Is this unknown brand amp worth repairing?

How much power?

Generally speaking, if you don't replace all of the bad parts, the new parts will become bad parts.

So, the answer for you is basically to find someone who knows how to repair amps, and has the test gear, pay them and get it fixed.

Alternately, you can use this amp to learn how to troubleshoot and repair amps... assuming you have basic test gear: Variac, DVM/multimeter, oscilloscope, solder, desoldering tool, soldering iron.

_-_-
 
Not enough information.

Is this unknown brand amp worth repairing?

How much power?

Generally speaking, if you don't replace all of the bad parts, the new parts will become bad parts.

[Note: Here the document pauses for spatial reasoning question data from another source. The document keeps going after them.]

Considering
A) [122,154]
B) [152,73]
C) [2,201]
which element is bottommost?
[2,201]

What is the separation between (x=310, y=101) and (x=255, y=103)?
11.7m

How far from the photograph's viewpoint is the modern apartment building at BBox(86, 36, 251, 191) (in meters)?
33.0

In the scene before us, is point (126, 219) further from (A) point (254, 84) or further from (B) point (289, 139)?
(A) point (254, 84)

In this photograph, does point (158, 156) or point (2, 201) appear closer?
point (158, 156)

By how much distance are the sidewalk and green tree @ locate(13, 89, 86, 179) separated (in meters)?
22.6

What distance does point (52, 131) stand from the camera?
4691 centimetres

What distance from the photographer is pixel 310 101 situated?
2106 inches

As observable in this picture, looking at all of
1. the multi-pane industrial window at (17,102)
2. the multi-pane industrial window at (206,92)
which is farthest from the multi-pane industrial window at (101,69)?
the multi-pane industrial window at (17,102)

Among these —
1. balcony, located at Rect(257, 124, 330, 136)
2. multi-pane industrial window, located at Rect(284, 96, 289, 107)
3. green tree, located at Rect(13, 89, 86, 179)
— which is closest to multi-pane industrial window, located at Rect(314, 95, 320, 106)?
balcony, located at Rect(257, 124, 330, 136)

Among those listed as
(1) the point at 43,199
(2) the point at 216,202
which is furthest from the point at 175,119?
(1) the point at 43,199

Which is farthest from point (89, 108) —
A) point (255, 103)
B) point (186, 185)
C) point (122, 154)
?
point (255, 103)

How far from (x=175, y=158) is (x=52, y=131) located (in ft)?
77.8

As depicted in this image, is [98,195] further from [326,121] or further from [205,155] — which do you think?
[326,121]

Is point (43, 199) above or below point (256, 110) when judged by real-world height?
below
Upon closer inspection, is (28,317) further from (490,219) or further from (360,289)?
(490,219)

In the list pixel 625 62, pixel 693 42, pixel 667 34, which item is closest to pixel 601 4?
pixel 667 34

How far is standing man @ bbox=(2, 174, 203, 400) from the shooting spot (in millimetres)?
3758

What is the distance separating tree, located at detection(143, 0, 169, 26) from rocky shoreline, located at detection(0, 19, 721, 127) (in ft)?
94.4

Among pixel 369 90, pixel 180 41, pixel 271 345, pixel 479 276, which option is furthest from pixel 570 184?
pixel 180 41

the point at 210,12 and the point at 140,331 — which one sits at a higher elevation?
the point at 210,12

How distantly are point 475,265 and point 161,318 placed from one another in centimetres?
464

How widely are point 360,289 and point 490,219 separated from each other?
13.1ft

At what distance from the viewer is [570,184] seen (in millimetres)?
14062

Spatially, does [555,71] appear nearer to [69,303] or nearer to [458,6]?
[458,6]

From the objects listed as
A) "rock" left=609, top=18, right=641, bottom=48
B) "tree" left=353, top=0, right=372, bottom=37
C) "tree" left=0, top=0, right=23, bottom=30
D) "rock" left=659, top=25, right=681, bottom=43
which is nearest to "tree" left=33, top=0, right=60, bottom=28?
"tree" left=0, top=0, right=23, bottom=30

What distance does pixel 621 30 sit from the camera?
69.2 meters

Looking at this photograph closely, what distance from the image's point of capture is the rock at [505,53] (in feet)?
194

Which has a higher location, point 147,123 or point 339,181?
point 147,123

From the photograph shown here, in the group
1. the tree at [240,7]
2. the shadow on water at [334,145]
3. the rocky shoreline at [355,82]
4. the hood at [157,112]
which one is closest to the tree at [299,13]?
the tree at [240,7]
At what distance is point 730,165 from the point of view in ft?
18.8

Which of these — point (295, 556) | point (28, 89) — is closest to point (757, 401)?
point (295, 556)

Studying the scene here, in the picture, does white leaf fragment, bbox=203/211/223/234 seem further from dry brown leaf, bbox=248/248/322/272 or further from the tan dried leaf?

So, the answer for you is basically to find someone who knows how to repair amps, and has the test gear, pay them and get it fixed.

Alternately, you can use this amp to learn how to troubleshoot and repair amps... assuming you have basic test gear: Variac, DVM/multimeter, oscilloscope, solder, desoldering tool, soldering iron.

_-_-

i know how to repair it and i have everything except variac.
my question is because i noticed the emitter resistors are 0.33r and i thought maybe it would help mismatch between bjt`s.it was an opportuninty
to learn something more.

i would never imaging an answer ay diy audio like yours.everybody can find a technician without the help of diyaudio.

it`s a 2x800/8 2x1400/4ohm and it worth repairing even if i replace all of them.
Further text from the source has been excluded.